In the past, women often were in such low-paying jobs that when they left work to care for children and family, they weren't missed. Manufacturing companies planned for high vacancy rates during summer and school holidays, and the working woman generally was construed as someone who was bringing home a second, disposable income. But with today's increasing recruitment and training costs, the cavalier attitude that a company can easily get along without any employee in whom it has invested significant time and money is fading. From a pragmatic point of view, business can no longer afford to ignore the family issues that working parents are bringing to the work place.

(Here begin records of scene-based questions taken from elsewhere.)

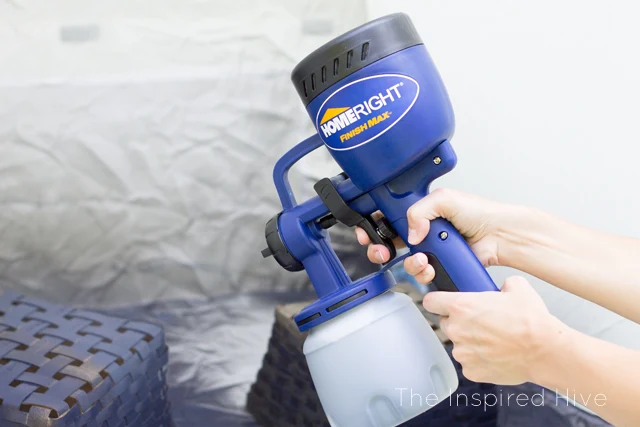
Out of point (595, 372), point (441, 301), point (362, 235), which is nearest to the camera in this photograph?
point (595, 372)

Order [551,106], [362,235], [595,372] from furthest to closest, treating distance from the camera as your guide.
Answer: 1. [551,106]
2. [362,235]
3. [595,372]

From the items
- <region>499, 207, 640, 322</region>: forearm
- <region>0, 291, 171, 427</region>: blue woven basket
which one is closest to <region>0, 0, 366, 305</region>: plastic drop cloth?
<region>0, 291, 171, 427</region>: blue woven basket

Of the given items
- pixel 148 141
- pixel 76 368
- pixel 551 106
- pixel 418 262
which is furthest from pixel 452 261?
pixel 148 141

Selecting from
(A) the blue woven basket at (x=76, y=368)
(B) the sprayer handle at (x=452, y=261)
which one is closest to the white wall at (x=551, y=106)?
(B) the sprayer handle at (x=452, y=261)

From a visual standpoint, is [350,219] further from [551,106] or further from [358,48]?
[551,106]

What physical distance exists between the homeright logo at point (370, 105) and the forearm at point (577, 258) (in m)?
0.30

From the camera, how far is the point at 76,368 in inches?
41.4

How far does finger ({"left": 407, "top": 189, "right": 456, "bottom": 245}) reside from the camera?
0.85 metres

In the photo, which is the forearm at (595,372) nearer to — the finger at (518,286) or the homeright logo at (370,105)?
the finger at (518,286)

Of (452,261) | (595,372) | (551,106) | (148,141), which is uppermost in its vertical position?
(148,141)

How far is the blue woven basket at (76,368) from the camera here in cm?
99

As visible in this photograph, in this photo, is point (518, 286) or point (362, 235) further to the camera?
point (362, 235)

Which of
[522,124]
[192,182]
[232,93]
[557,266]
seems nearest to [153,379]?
[192,182]

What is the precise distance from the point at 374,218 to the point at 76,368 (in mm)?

In the past two years, there have been more than 43 conferences nationwide on work and family issues. ''The Changing Workforce: The Working Parent as Your Employee,'' a recent day-long seminar sponsored by Associated Industries of Massachusetts, is typical of the agendas for these gatherings. And the keynote topic often is employer-supported child care.
''Companies are beginning to recognize that some of their employees' problems at work may be caused by family issues, but they're not 'buying' child care in big numbers, because of the recession,'' says consultant Dana Friedman. ''We're still in an educating phase.''
Dr. Friedman, a specialist in family and work policy, has just finished a six-month study for the Carnegie Corporation of business attitudes toward employer-sponsored child care. Due to be released in May, the 250-page report will focus on interviews with management and personnel representatives in four cities where businesses have undertaken innovative programs - Boston, Houston, San Francisco, and Minneapolis.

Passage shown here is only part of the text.